> _DOCUMENT SECTION_
+===+

Re: Rewrite rule to convert self-joins into scans

Stamatis Zampetakis Mon, 01 May 2023 14:25:07 -0700

Hi Hanumath,

Thanks for putting this doc together; the examples are helpful and I
find the approach interesting.


CTEs and redundant joins have similarities but I see them as different
problems. CTEs are patterns that appear multiple times in a query but
are not necessarily redundant.

Apart from identifying CTEs I am actually pretty interested in how to
represent them. It may be helpful to add some concrete examples/plans
covering the representation part in the document you shared.

A few weeks ago, I created a doc [1] with some preliminary ideas about
CTEs in the context of Hive covering briefly:
* representation
* identification
* logical -> physical for Hive

It would be great if we can converge in a representation that is
useful for multiple projects and built on top of that. The
identification part is somewhat pluggable and it could be different
depending on the use-case.

Best,
Stamatis

[1] 
https://github.com/zabetak/docs/blob/main/2023-03-09-Hive-cbo-cte-optimization/index.md

On Sun, Apr 30, 2023 at 10:08 PM Hanumath Maduri
<[email protected]> wrote:
>
> Dear Calcite Devs,
>
> I would like to start prototyping the approach for the optimization
> mentioned in (CALCITE-5631
> <https://issues.apache.org/jira/browse/CALCITE-5631>). So I just want to
> follow up on the approach mentioned in the above document.
> Please let me know if this approach seems reasonable to all of you.
>
> @Stamatis and @Julian,  Please let me know if you got a chance to take a
> look at the document and are in-line with the approach.
> Any suggestions/clarifications on this approach would be very helpful.
>
> Thanks,
>
>
> On Mon, Apr 24, 2023 at 7:25 PM Hanumath Maduri <[email protected]>
> wrote:
>
> >
> > Thanks Julian and Stamatis for sharing your thoughts on this optimization.
> > I have jotted down a general approach which could optimize the common
> > subexpression with join elimination use cases in the following document.
> > Please go through this
> > <https://docs.google.com/document/d/1rF6sZOipfXe2UdBViSbIF33FMXyz5Ev_s-q4IMe8gEI/edit?usp=sharing>
> > document and let me know what you think of this approach.
> >
> > In gist the approach mentioned in this document is
> > 1. Finding the common subexpressions
> > 2. Using the subexpression information to eliminate the joins when
> > possible.
> >
> > I did think about implementing this optimization in the decorrelator as
> > well, but this approach was not explored further because it could miss
> > finding non correlated common sub expressions.
> >
> > Let me know if you have any questions or suggestions on this approach.
> >
> > Thanks,
> > Hanu
> >
> >
> >
> >
> > On Wed, Apr 19, 2023 at 11:15 AM Julian Hyde <[email protected]>
> > wrote:
> >
> >> Thank you, Stamatis. This is helpful. I have linked to this email thread
> >> in CALCITE-5631.

+===+

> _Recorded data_
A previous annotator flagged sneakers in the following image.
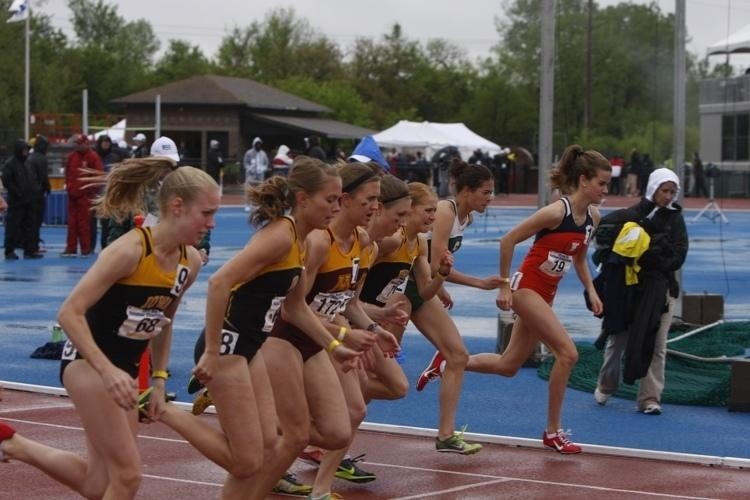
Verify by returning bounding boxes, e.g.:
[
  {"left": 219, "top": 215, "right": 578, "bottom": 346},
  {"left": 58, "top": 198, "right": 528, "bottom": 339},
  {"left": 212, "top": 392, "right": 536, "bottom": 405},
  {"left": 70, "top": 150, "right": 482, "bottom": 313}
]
[
  {"left": 542, "top": 428, "right": 582, "bottom": 454},
  {"left": 268, "top": 471, "right": 314, "bottom": 498},
  {"left": 138, "top": 385, "right": 155, "bottom": 424},
  {"left": 59, "top": 252, "right": 94, "bottom": 259},
  {"left": 416, "top": 349, "right": 447, "bottom": 392},
  {"left": 305, "top": 491, "right": 344, "bottom": 500},
  {"left": 334, "top": 455, "right": 377, "bottom": 484},
  {"left": 594, "top": 387, "right": 612, "bottom": 406},
  {"left": 636, "top": 400, "right": 663, "bottom": 415},
  {"left": 0, "top": 421, "right": 17, "bottom": 464},
  {"left": 4, "top": 241, "right": 47, "bottom": 259},
  {"left": 187, "top": 374, "right": 217, "bottom": 416},
  {"left": 435, "top": 433, "right": 483, "bottom": 456},
  {"left": 296, "top": 444, "right": 328, "bottom": 469}
]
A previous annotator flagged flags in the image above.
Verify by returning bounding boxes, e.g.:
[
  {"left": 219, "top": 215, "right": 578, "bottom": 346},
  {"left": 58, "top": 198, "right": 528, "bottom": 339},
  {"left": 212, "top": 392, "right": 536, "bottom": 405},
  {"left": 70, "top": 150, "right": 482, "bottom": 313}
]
[{"left": 5, "top": 0, "right": 30, "bottom": 23}]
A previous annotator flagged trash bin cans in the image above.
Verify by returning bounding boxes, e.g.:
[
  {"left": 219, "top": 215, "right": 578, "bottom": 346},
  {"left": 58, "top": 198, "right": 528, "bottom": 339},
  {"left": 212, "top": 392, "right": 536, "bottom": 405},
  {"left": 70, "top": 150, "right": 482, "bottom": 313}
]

+===+

> _EXERCISE A_
Answer these questions about the self-join rewrite thread:
(i) Which three topics does Stamatis say his earlier doc covers briefly?
(ii) Which issue does Hanumath want to start prototyping the optimization for?
(iii) Why was implementing the optimization in the decorrelator not explored further?
> _EXERCISE B_
Please reproduce the passage of the self-join rewrite thread from "Thanks for putting" to "document you shared.", copying it word for word.
> _EXERCISE C_
Recast the paragraph of the self-join rewrite thread that begins "It would be great if we can converge" as a short list that keeps its main points.

> _WRITTEN RESPONSE A_
(i) Representation, identification, and logical -> physical for Hive.
(ii) CALCITE-5631.
(iii) It could miss finding non correlated common sub expressions.

> _WRITTEN RESPONSE B_
Thanks for putting this doc together; the examples are helpful and I
find the approach interesting.


CTEs and redundant joins have similarities but I see them as different
problems. CTEs are patterns that appear multiple times in a query but
are not necessarily redundant.

Apart from identifying CTEs I am actually pretty interested in how to
represent them. It may be helpful to add some concrete examples/plans
covering the representation part in the document you shared.

> _WRITTEN RESPONSE C_
- Goal: converge on a representation that is useful for multiple projects, and build on top of it.
- The identification part is somewhat pluggable and could differ depending on the use case.